▸ **Your goal**
Could you copy exactly the lines below from the one with "Dat Asymptote Coffee Mug" to the one with "dirt3-1920x1080-frapsfps-0.png", inclusive, leaving out any pictures?

▸ **Supplied material**
+-------+

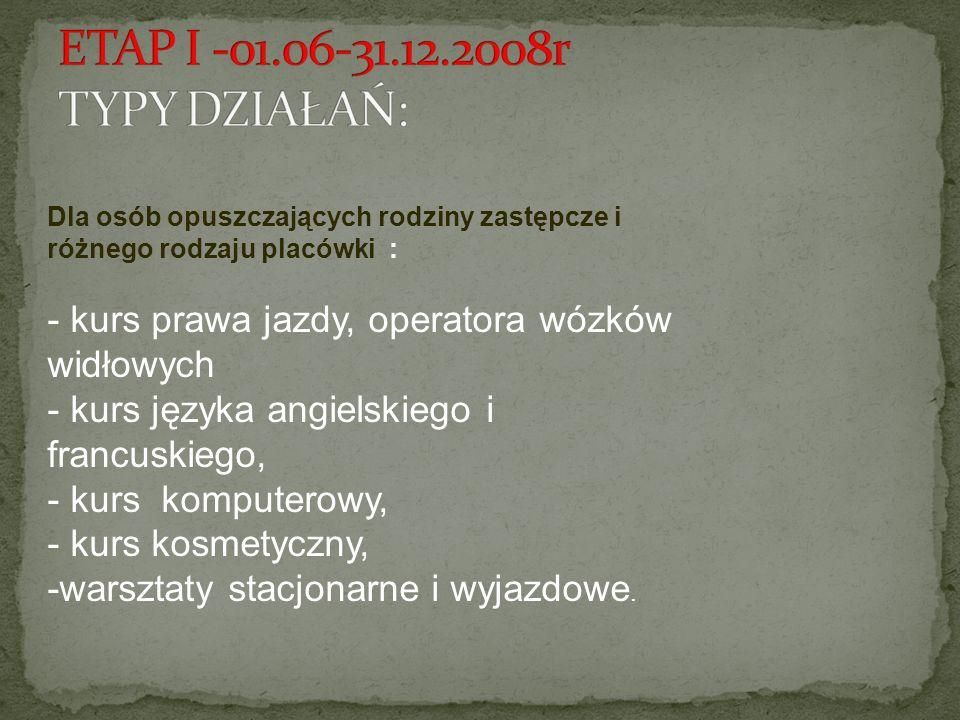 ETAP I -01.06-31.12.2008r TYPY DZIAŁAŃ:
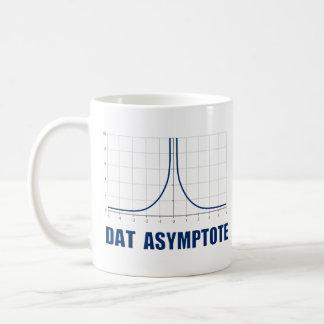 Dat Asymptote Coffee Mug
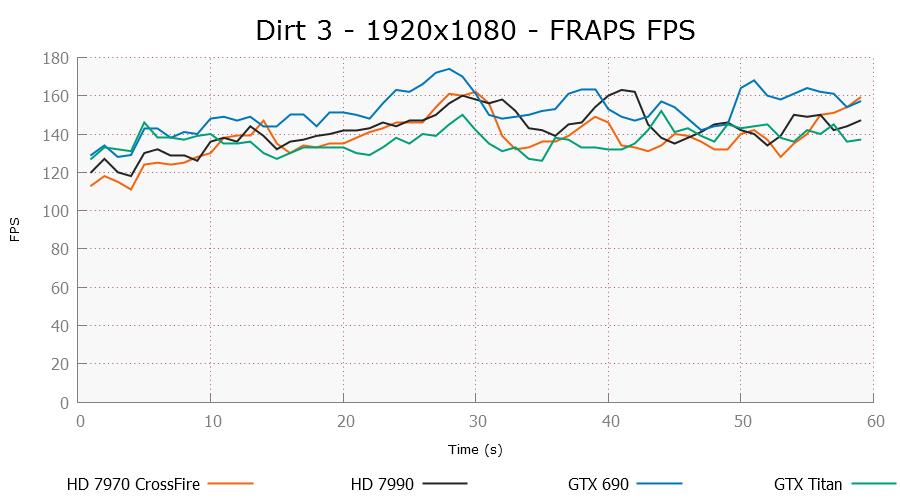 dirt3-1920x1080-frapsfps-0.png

+-------+

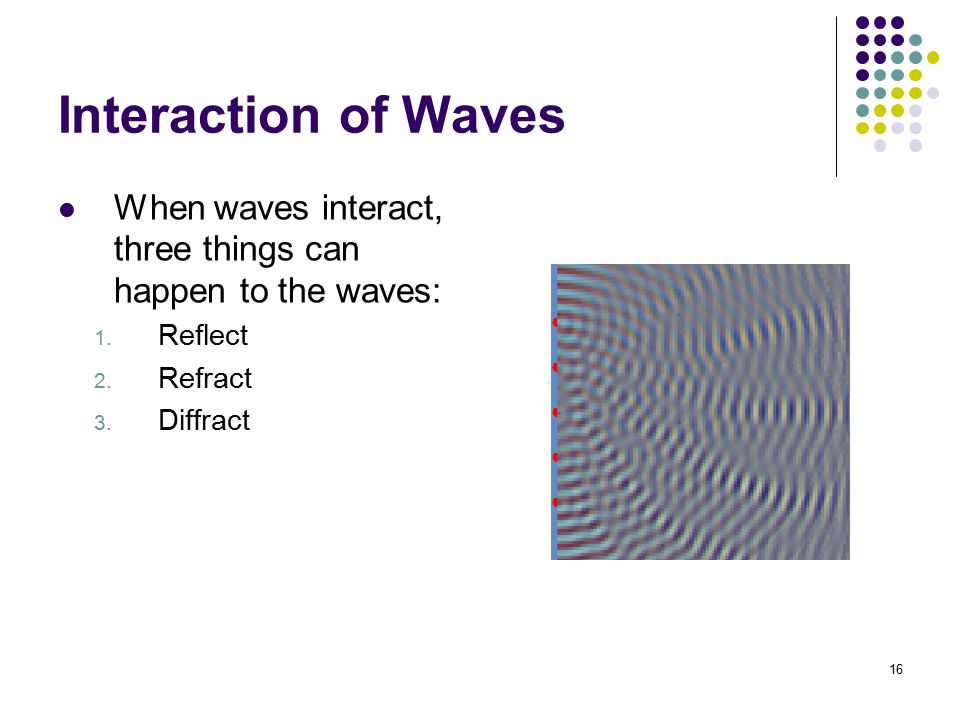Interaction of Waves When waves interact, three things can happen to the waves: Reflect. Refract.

+-------+

▸ **Written reply**
 Dat Asymptote Coffee Mug
 dirt3-1920x1080-frapsfps-0.png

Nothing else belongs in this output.